| EXERCISE REQUIREMENTS |
From the line with "Comparing point 253,21" to the final line of the records, reproduce every line exactly and only those lines.

Start of DATA SECTION

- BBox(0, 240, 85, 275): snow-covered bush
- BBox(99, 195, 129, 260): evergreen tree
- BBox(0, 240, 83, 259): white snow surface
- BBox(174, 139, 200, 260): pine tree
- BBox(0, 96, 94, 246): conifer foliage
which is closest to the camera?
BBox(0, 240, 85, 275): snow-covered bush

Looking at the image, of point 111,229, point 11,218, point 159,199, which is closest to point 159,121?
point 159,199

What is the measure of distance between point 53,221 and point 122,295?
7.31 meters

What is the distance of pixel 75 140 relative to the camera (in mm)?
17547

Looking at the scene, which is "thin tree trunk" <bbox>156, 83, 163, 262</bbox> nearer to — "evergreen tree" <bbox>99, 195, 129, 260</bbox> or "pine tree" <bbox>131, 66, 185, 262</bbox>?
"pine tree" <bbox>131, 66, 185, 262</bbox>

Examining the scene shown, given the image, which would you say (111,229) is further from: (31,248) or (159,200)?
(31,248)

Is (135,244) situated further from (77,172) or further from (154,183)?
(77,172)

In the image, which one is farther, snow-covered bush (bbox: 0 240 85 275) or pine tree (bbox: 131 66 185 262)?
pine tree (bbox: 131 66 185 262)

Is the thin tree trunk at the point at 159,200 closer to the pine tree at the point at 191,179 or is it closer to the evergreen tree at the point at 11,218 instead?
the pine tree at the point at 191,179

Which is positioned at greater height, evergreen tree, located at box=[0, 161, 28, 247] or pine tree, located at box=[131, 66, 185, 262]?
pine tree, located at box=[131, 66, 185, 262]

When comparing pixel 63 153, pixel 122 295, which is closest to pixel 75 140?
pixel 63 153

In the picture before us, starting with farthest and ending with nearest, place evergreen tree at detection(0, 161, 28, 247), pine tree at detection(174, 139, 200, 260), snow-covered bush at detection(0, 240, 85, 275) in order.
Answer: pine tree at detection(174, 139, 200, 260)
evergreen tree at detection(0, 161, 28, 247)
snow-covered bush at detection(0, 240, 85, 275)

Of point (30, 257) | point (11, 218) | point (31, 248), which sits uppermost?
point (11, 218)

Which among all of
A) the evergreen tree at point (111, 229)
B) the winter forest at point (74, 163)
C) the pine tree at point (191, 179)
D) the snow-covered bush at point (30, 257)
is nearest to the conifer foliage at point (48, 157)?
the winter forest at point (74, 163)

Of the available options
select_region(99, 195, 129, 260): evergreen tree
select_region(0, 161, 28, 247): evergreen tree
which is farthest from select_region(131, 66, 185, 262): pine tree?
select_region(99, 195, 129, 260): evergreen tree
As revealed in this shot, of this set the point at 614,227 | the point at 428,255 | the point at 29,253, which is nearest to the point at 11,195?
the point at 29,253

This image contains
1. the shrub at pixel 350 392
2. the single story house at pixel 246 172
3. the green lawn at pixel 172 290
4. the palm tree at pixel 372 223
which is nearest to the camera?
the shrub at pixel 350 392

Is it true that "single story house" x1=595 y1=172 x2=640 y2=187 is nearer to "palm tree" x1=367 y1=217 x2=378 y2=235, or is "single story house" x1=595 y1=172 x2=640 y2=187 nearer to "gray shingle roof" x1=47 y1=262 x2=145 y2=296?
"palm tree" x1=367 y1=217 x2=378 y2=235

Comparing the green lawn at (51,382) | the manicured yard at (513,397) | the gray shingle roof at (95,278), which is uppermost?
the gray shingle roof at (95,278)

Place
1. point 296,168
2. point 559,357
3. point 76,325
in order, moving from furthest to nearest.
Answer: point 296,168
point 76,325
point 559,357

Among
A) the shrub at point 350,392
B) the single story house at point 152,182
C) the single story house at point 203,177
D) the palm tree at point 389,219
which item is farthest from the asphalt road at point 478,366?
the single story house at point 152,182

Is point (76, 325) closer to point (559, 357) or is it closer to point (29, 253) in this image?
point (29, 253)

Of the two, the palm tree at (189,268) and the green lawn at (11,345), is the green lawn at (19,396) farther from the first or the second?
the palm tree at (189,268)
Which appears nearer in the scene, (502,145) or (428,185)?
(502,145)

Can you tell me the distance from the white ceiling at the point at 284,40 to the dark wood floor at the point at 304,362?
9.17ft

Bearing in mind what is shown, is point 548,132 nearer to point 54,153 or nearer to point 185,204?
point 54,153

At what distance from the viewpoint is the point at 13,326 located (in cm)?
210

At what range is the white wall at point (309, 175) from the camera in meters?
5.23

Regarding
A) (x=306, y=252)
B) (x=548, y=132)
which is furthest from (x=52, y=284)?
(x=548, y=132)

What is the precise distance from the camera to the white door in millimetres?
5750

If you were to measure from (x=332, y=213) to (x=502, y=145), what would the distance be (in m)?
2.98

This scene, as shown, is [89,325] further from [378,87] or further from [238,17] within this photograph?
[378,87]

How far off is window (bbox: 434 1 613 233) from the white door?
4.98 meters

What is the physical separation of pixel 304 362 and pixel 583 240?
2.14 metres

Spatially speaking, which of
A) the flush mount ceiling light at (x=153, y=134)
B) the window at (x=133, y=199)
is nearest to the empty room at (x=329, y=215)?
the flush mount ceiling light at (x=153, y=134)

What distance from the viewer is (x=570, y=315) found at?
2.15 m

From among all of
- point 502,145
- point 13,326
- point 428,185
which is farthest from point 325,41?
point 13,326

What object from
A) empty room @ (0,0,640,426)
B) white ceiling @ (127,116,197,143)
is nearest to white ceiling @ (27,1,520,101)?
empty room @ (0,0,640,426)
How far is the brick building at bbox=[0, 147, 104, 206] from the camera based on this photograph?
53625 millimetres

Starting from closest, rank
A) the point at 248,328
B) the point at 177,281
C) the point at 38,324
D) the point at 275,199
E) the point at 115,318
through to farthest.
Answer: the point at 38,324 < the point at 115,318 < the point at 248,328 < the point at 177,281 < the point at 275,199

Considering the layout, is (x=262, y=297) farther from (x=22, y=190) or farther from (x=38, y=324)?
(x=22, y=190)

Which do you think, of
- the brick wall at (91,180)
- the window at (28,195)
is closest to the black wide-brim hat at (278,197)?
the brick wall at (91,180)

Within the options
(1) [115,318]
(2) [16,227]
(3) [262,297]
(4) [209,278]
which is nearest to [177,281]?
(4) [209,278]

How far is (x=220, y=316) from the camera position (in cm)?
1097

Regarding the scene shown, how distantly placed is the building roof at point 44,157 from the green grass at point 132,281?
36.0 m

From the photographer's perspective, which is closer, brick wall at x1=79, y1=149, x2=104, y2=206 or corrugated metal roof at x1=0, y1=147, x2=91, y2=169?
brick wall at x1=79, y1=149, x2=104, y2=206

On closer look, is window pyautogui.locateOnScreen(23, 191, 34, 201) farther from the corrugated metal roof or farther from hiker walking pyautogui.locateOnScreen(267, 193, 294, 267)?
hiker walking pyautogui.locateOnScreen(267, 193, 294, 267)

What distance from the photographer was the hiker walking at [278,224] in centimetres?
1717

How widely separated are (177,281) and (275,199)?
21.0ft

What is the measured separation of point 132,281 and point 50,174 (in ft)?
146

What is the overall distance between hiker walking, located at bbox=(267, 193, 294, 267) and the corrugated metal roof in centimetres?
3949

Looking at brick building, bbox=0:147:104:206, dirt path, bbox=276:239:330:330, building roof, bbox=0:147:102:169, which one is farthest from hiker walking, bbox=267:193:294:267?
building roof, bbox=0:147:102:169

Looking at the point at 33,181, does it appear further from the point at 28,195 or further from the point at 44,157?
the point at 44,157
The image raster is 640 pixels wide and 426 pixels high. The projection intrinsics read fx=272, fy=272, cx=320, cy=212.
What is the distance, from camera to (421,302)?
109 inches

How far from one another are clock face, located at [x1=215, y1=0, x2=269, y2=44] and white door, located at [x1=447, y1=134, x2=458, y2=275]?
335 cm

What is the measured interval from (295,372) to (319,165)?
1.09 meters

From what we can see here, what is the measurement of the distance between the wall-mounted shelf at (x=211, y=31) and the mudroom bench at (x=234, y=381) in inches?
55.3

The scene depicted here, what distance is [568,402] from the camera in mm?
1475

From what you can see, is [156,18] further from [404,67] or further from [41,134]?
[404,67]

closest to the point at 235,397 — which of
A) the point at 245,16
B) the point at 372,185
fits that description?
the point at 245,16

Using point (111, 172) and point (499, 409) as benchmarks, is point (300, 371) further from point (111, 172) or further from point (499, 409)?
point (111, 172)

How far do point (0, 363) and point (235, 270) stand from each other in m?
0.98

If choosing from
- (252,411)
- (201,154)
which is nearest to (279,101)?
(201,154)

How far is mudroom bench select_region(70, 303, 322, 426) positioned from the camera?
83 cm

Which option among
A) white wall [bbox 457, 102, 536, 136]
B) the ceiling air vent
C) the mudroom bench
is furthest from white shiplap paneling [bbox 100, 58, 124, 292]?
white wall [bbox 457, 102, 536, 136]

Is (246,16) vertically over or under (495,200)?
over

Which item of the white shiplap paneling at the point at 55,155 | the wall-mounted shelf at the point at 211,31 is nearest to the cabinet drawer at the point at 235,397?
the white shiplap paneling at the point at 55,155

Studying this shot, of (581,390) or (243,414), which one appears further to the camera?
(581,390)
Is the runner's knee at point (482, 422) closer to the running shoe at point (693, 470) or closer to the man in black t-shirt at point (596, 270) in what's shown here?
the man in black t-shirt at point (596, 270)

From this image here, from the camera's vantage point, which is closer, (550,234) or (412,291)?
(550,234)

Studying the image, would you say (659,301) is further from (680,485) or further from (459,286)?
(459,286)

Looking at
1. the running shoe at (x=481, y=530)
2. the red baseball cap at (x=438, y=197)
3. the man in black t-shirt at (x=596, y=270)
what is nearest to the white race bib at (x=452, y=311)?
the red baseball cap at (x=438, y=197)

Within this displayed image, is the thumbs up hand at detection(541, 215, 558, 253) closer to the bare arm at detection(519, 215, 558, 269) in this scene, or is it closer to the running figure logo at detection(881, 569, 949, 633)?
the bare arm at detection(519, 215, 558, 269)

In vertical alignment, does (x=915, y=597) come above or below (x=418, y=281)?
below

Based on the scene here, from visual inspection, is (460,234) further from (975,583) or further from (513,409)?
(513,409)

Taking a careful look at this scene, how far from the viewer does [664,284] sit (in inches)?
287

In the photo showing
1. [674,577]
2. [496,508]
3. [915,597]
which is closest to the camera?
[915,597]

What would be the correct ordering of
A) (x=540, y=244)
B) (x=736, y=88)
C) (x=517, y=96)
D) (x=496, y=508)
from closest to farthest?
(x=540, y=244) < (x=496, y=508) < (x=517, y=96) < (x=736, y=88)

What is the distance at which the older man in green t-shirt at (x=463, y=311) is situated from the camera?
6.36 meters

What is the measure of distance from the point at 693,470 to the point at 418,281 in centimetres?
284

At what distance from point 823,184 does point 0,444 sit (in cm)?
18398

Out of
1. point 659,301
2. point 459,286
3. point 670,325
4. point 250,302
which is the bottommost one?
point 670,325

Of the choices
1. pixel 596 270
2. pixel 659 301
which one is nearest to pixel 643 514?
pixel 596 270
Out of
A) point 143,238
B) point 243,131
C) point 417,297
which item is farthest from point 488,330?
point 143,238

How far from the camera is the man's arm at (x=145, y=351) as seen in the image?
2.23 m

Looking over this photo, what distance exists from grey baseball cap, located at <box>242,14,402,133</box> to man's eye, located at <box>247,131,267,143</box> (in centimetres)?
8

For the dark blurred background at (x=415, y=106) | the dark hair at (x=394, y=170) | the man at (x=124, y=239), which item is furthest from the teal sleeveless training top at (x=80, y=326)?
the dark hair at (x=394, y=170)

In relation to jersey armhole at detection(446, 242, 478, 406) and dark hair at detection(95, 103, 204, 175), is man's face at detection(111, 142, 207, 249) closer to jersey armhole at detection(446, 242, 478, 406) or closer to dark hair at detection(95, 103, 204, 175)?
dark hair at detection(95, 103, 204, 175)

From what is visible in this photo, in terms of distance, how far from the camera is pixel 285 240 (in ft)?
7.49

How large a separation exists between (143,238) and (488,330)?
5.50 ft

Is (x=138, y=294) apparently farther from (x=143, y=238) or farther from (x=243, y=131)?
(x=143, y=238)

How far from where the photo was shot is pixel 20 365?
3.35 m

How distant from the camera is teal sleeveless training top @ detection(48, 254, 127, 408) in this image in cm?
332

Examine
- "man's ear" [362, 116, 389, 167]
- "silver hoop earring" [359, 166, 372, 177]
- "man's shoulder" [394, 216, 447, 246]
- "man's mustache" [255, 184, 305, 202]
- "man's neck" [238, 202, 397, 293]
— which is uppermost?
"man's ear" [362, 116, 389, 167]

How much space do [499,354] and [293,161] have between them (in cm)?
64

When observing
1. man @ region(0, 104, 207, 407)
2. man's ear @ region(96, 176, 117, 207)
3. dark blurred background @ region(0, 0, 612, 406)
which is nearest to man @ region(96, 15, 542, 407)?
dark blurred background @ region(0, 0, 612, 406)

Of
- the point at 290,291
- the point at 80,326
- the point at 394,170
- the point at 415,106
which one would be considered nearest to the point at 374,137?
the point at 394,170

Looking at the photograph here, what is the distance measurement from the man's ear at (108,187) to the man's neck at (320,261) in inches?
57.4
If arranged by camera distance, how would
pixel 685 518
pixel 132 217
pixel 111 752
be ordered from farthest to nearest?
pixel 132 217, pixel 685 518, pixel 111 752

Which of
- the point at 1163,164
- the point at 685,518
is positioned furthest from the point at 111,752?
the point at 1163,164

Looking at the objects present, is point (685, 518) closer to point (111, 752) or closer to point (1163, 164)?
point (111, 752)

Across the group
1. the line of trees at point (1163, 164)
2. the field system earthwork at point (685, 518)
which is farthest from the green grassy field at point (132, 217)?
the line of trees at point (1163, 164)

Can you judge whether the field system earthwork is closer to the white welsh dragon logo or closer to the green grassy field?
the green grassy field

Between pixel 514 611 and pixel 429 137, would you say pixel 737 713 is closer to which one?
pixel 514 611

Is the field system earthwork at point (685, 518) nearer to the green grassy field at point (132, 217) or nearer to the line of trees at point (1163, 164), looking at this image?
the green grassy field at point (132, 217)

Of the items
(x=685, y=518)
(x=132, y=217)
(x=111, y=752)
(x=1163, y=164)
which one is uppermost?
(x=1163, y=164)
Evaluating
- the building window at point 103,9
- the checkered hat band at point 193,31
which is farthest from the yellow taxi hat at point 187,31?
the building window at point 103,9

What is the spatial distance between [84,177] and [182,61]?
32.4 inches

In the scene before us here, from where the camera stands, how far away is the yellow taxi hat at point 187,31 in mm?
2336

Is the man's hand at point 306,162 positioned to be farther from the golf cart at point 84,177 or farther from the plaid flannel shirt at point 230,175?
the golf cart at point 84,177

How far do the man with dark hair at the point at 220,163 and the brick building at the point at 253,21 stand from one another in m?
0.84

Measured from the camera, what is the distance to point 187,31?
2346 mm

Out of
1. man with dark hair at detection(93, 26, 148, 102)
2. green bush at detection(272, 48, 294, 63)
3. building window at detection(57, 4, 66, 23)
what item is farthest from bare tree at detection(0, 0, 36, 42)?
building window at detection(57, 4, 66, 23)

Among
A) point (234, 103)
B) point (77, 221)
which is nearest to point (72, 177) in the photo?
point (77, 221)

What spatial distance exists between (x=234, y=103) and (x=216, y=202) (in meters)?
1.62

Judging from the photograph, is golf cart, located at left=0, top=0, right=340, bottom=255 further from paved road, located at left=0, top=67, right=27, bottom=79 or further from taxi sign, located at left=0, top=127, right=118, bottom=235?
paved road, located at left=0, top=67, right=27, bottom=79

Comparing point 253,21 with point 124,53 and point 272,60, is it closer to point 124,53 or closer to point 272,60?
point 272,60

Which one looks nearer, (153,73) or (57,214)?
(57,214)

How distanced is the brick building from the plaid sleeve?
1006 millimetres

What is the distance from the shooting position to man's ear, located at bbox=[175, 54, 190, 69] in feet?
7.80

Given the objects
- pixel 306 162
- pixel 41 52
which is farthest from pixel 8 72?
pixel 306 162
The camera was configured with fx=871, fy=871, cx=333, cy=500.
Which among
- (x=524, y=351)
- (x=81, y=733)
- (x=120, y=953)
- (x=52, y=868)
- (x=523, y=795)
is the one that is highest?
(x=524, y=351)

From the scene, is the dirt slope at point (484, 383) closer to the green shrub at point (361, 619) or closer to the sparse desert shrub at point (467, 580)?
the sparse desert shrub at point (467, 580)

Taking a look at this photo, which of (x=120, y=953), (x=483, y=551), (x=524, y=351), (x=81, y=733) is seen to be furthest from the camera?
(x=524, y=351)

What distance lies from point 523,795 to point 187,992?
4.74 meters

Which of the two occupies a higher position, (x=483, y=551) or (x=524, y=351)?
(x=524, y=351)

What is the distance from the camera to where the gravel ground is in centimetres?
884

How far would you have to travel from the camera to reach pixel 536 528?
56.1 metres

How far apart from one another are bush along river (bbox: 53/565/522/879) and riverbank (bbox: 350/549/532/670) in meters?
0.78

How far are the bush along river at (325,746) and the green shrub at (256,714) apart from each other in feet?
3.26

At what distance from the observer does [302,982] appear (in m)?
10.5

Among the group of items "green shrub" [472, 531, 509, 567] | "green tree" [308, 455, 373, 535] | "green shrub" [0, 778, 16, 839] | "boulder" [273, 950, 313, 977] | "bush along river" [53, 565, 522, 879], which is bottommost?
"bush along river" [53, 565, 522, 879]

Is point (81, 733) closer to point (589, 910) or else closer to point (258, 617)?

End of DATA SECTION

| WORKED SOLUTION |
Comparing point 253,21 with point 124,53 and point 272,60, is it closer to point 124,53 or closer to point 272,60?
point 272,60

Which one looks nearer, (153,73) or (57,214)?
(57,214)

How distanced is the brick building from the plaid sleeve?
1006 millimetres

What is the distance from the shooting position to man's ear, located at bbox=[175, 54, 190, 69] in feet?
7.80

Given the objects
- pixel 306 162
- pixel 41 52
which is farthest from pixel 8 72?
pixel 306 162
The camera was configured with fx=871, fy=871, cx=333, cy=500.
Which among
- (x=524, y=351)
- (x=81, y=733)
- (x=120, y=953)
- (x=52, y=868)
- (x=523, y=795)
is the one that is highest?
(x=524, y=351)

From the scene, is the dirt slope at point (484, 383) closer to the green shrub at point (361, 619) or closer to the sparse desert shrub at point (467, 580)?
the sparse desert shrub at point (467, 580)

Taking a look at this photo, which of (x=120, y=953), (x=483, y=551), (x=524, y=351), (x=81, y=733) is seen to be furthest from the camera?
(x=524, y=351)

What distance lies from point 523,795 to point 187,992?
4.74 meters

Which of the two occupies a higher position, (x=483, y=551) or (x=524, y=351)?
(x=524, y=351)

What is the distance from the camera to where the gravel ground is in centimetres?
884

How far would you have to travel from the camera to reach pixel 536 528?
56.1 metres

How far apart from one another are bush along river (bbox: 53/565/522/879) and riverbank (bbox: 350/549/532/670) in meters?
0.78

How far are the bush along river at (325,746) and the green shrub at (256,714) apart from each other in feet?
3.26

At what distance from the observer does [302,982] appear (in m)?
10.5

Among the group of items "green shrub" [472, 531, 509, 567] | "green tree" [308, 455, 373, 535] | "green shrub" [0, 778, 16, 839] | "boulder" [273, 950, 313, 977] | "bush along river" [53, 565, 522, 879], which is bottommost?
"bush along river" [53, 565, 522, 879]

Is point (81, 733) closer to point (589, 910) or else closer to point (258, 617)?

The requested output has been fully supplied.